叶わぬ恋だと分かっていても
 エレベーターなどで一緒になる危険性もないわけじゃいけれど、幸い残った面々は他部署の人ばかり。
 かつて束の間市役所にいた私の顔を知らない人たちだから、出会ったとしても何とかなるだろって言われて。

 なおちゃんの、そういう物怖(ものお)じしない、どこか堂々とした言動の端々に〝浮気慣れ〟の様なものを感じて、私はふと切なくなるの。

 だけど、そんな私だって奥様やお子さんからしたら〝浮気相手〟以外の何ものでもないから。

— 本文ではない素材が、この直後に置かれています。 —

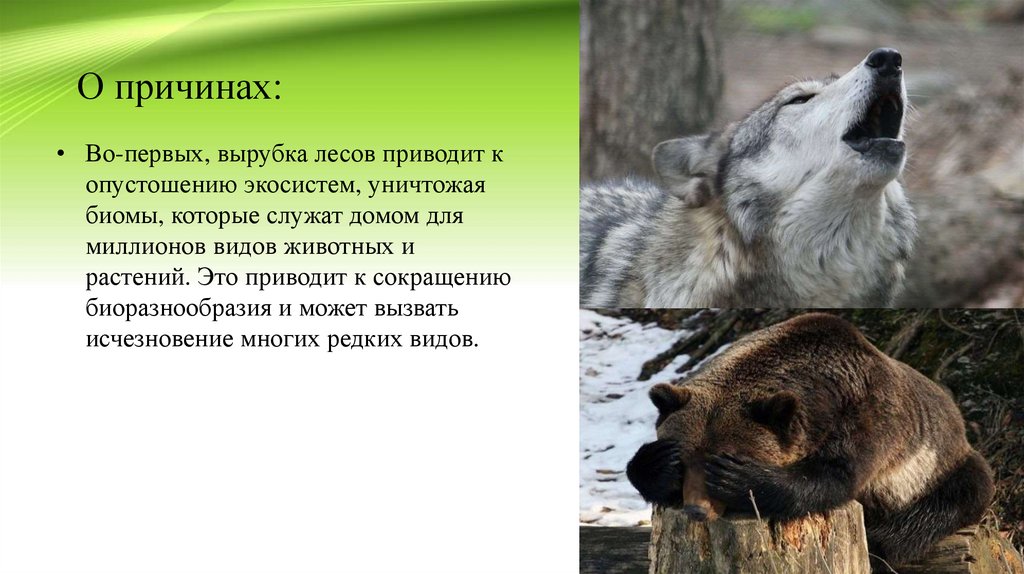 О причинах:

• Во-первых, вырубка лесов приводит к опустошению экосистем, уничтожая биомы, которые служат домом для миллионов видов животных и растений. Это приводит к сокращению биоразнообразия и может вызвать исчезновение многих редких видов.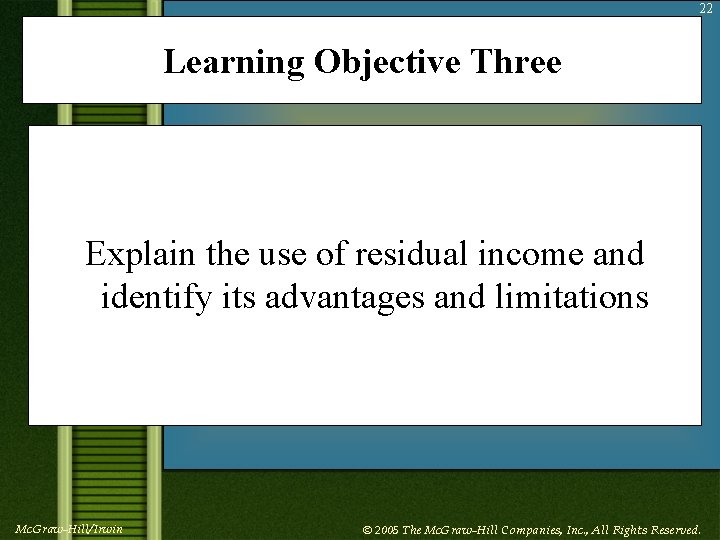 22

Learning Objective Three

Explain the use of residual income and identify its advantages and limitations

McGraw-Hill/Irwin

© 2005 The McGraw-Hill Companies, Inc., All Rights Reserved.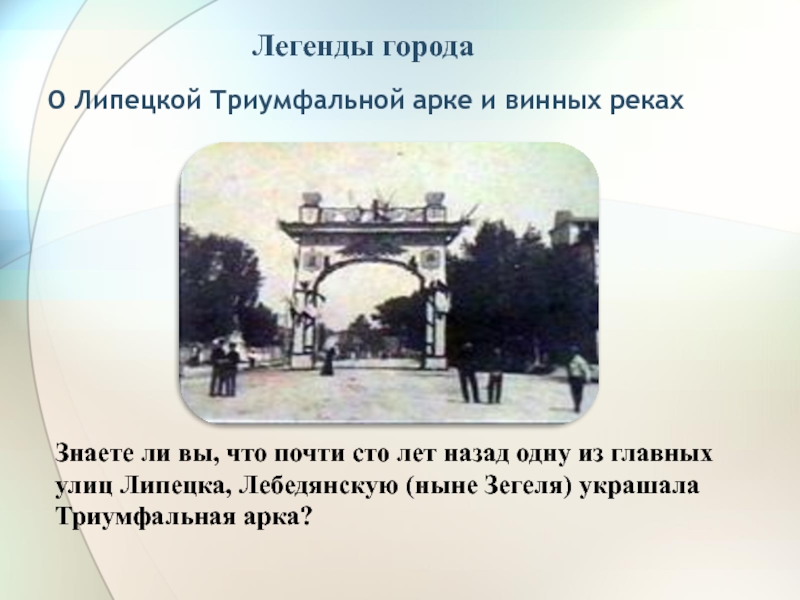 Легенды города

О Липецкой Триумфальной арке и винных реках

Знаете ли вы, что почти сто лет назад одну из главных улиц Липецка, Лебедянскую (ныне Зегеля) украшала Триумфальная арка?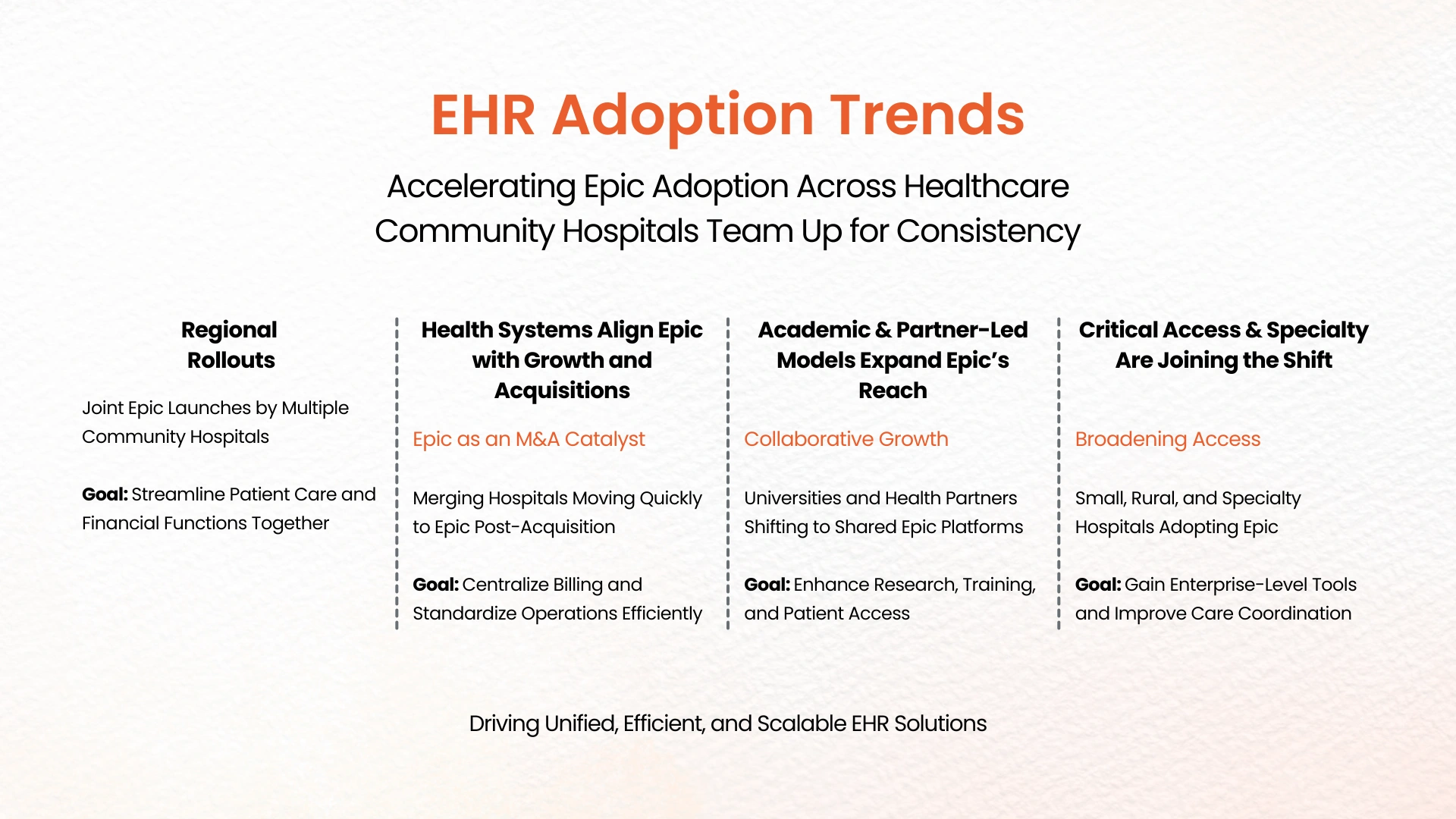 EHR Adoption Trends

Accelerating Epic Adoption Across Healthcare
Community Hospitals Team Up for Consistency

Regional Rollouts

Joint Epic Launches by Multiple Community Hospitals

Goal: Streamline Patient Care and Financial Functions Together

Health Systems Align Epic with Growth and Acquisitions

Epic as an M&A Catalyst

Merging Hospitals Moving Quickly to Epic Post-Acquisition

Goal: Centralize Billing and Standardize Operations Efficiently

Academic & Partner-Led Models Expand Epic's Reach

Collaborative Growth

Universities and Health Partners Shifting to Shared Epic Platforms

Goal: Enhance Research, Training, and Patient Access

Critical Access & Specialty Are Joining the Shift

Broadening Access

Small, Rural, and Specialty Hospitals Adopting Epic

Goal: Gain Enterprise-Level Tools and Improve Care Coordination

Driving Unified, Efficient, and Scalable EHR Solutions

 こんな風に妬きもちを妬く資格すら、きっとないんだと思う。


***


菜乃香(なのか)?」

 いつの間にか部屋に着いていたみたいで、なおちゃんがフロントで受け取ったカードキーで部屋の扉を開錠して、怪訝(けげん)そうな様子で私を振り返る。

「あっ、ご、ごめんなさいっ」

 考え事をしていたせいで、気付かないうちになおちゃんから数歩分遅れを取ってしまっていた私は、急いで彼の横に並んで。

 なおちゃんにそっと背中を押される様にして部屋に入った。

 それと同時――。


 荷物を床に置いたなおちゃんに、我慢できないみたいにギュッと抱きしめられた。